Except Ye Repent: Chapter 11 - Does God Ever Repent?
By Harry Ironside
In the history of Jehovah's dealings with the people of Israel there is perhaps no story more affecting than that of Balak's effort to induce Balaam to curse them when they were encamped on the plains of Moab. The faithless prophet who loved the wages of unrighteousness was eager to comply with the wicked king's request, but was hindered each time he attempted to curse the people, by the Spirit of God. At last he confessed his inability to do the thing for which he had been called to Moab and instead of cursing Israel he blessed them, and foretold their glorious future in such a manner as to stir the ire of Balak, and to move the hearts of God's saints to devout thanksgiving. He introduced the narration of the divine purpose concerning the tribes of Israel, with the remarkable words: "God is not a man, that he should lie; neither the son of man, that he should repent: hath he said, and shall he not do it? or hath he spoken, and shall he not make it good? Behold, I have received commandment to bless: and he hath blessed; and I cannot reverse it" (Num. 23:19-20).
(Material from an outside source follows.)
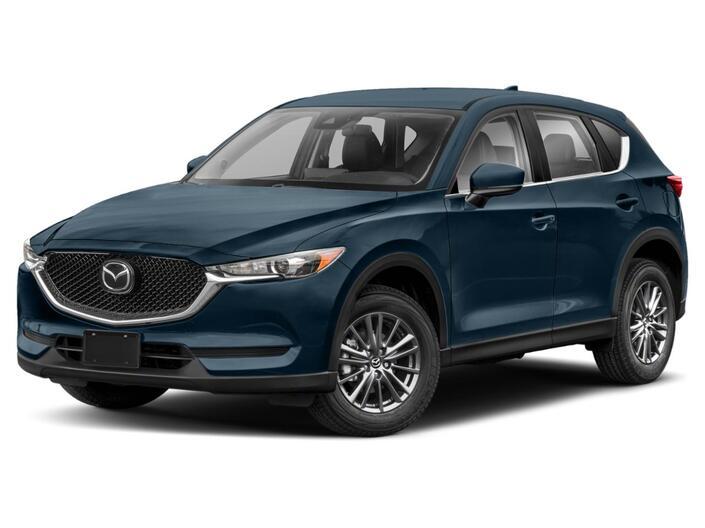 2021 Mazda CX-5 Touring San Juan PR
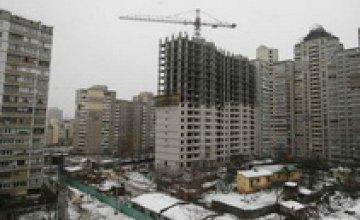 Правительство Украины предоставит ипотечное кредитование некоторым категориям граждан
This is surely a marvellous declaration. It tells us that once God enters into an unconditional covenant with any people He will never call back His words. And He had definitely confirmed just such a covenant with Abraham. This was before the giving of the Law. The legal covenant they had a part in, and they failed to keep what they had promised. Only a few days later we read of the terrible sin of Baal-peor. On the ground of law they forfeited everything, and that covenant God Himself abrogated. But His covenant with Abraham was pure grace. He was the only contracting party. Whatever Israel's failures, He could not break His promise. He had bound Himself by an oath and He would not and could not repent, or reverse His decision. His attitude of grace through the promised seed would persist throughout the ages.
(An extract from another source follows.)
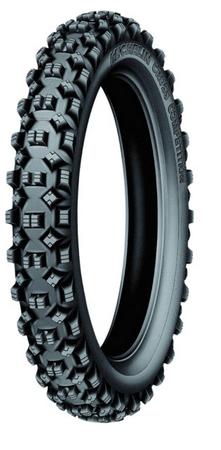 Michelin pnevmatika Enduro Competition IV 90/90-21 54R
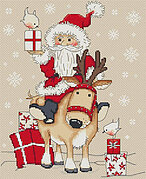 Christmas Father Arrives - Cross Stitch Pattern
How comforting this is to the heart of one who has turned to Him for refuge. He may be assured that "the gifts and calling of God are without repentance" (Rom. 11:29). A careful reading of the entire dispensational section of the Roman Epistle, chapters 9, 10, and 11, in which we have, respectively, God's past, present, and future dealings with Israel, will make this doubly clear. Yet it is singular how many read with blinded minds and fail to get the truth that the Holy Spirit seeks to reveal. Only recently a tract was mailed to me on the subject of salvation. The writer sought to show that, while in past ages, even in what he called "the Pentecostal dispensation of the early part of the book of the Acts," repentance had a place in the preaching of the Gospel as then made known, a very different Gospel was revealed to Paul in his later years, in which repentance had no part. And to prove his amazing theory he quoted as a proof text the words above referred to, "the gifts and calling of God are without repentance."
The interpretation he gave to this verse was that now God gives salvation to believers whom He calls by His grace, on the basis of sovereign mercy alone, and altogether apart from any repentance on their side. Do my readers exclaim, 'What almost unbelievable ignorance?' Yet I have heard others affirm the same foolish thing. It shows how carelessly even good men sometimes read the text of Holy Scripture.
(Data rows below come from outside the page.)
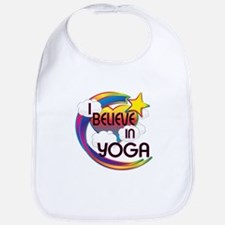 I Believe In Yoga Cute Believer Design Bib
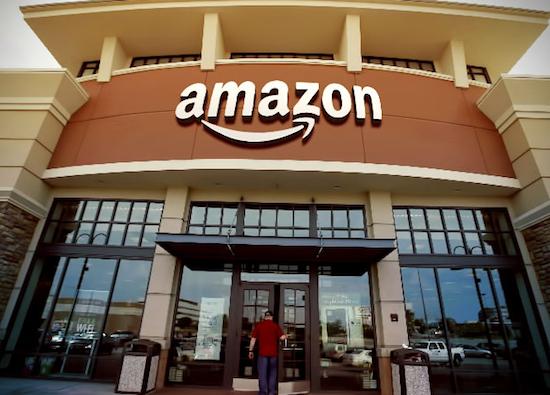 Amazon-company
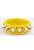 www.snowfall-beads.de - Kunstleder Armband mit Studs ± 9,5x2,5cm, Innermaß ± 21cm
The Apostle's argument is clear as crystal. God made certain promises to Abraham. Israel sought those blessings by works of law and failed, so they forfeited everything on that ground. Temporarily the nation is set to one side, and is partially blinded to the true meaning of the very Scriptures in which they glory. Meantime God is active in grace toward Gentiles, saving all who believe. In the same way He is now saving individual Jews, though the nation as such is no longer in the place of the covenant. But by and by when Israel shall turn to the Lord, they shall be grafted into their own olive tree again and brought into fulness of blessing. And the proof that it must be so is this: When God gives a gift or makes a promise to bless He will never reverse Himself. He will not change His attitude, for His gifts and callings are without repentance. It is the same as the declaration of Balaam, "He is not a man that he should lie nor the son of man that he should repent."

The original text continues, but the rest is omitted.